Beatriz Caravaggio also maintains the original structure that divides the work into three movements, and it is in the third that the triptych acquires a new value through the contrast of meanings. The survivors arrive to their new destinations and the quotidian rhythm of these cities saturates their lives, but these cannot but continue to bear the indelible marks of the Holocaust. Thus, the course of the present time will coexist with memories of the past.
Significance and legacies
The artistic representations related to this subject have been many, beginning in the very concentration camps (painting, drawing, music, literature, poetry, among other expressions) and until today. There are quite a few masterpieces that have become cultural milestones, but speaking of the works as a whole rather than highlighting talents and successful renderings, the conglomerate formed by those that are the most ethical, more rigorous, profound or representative constructs a collective memory of the events.

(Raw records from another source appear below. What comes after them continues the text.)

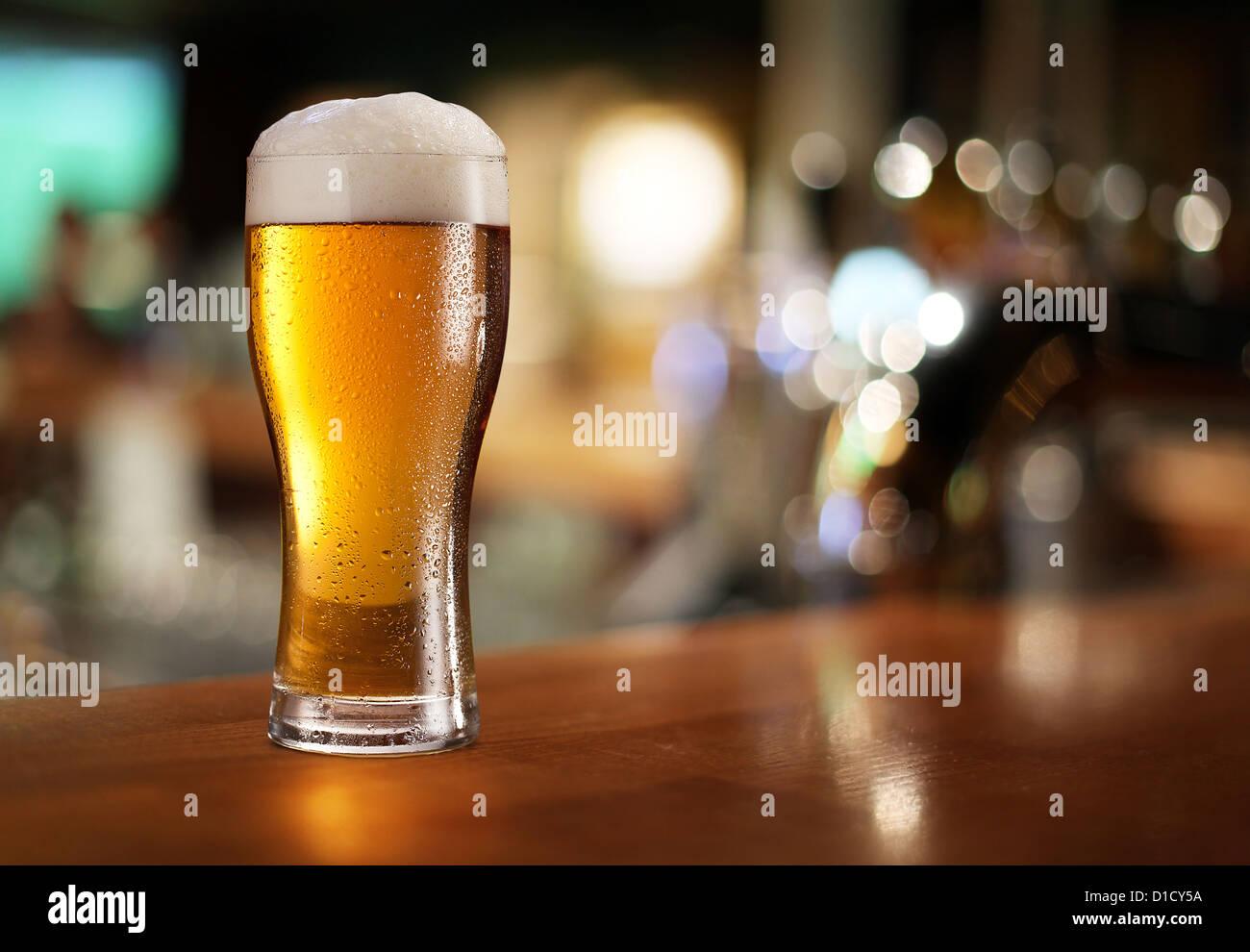 Glas helles Bier auf einer dunklen Kneipe. Stockbild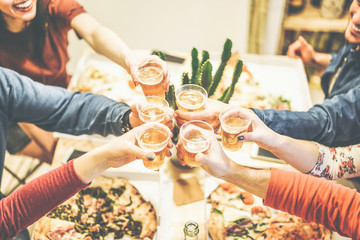 Group of friends enjoying dinner toasting with beers and eating pizza at home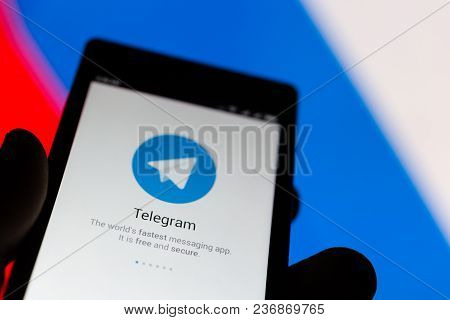 Moscow, Russia - April 17, 2018: A Mobile Phone In The Hand With The Telegram Application On The Bac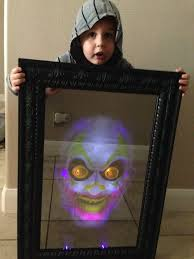 electrified maniac spirit halloween helping mom look for a place to hang the scary clown mirror we got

In different disciplines, an influential legacy is shaped by written memoirs, literature and poetry (Paul Celan, Anne Frank, Imre Kertész, Eugene Kogon, Primo Levi, Elie Wiesel, among many others), by film-makers (Alain Resnais, Claude Lanzmann, Andrzej Munk, Harun Farocki, László Nemes) and music, as in the case of Steve Reich’s work and Beatriz Caravaggio’s cinematographic recomposition. Memorials and museums of the entire world perform the function moulding historic memory, including artistic memory. We might also include works that reach a very mainstream audience and, although less profound than those mentioned earlier, maintain an ethic and a true interest in the subject matter and, in their popularity, influence a large stratum of the population. This could be the case of Steven Spielberg’s famous film (and let us not forget his essential work with archive material) or comic books, such as the pioneering work of Bernard Krigstein or Art Spiegelman’s famous graphic novel.
All together, they forge a rich and multiple legacy of inscriptions in memory. A monolith of representations that inscribe the important concept of never forgetting what happened. In addition, we also find a hope of a future heritage, a hope that the history lived in the twentieth century, the Holocaust and all its causes and consequences will be part of the memory of the future. As though a common knowledge that impedes their repetition might be shared by human beings, instilling the extreme lessons and experiences of that time in their cognitive learning.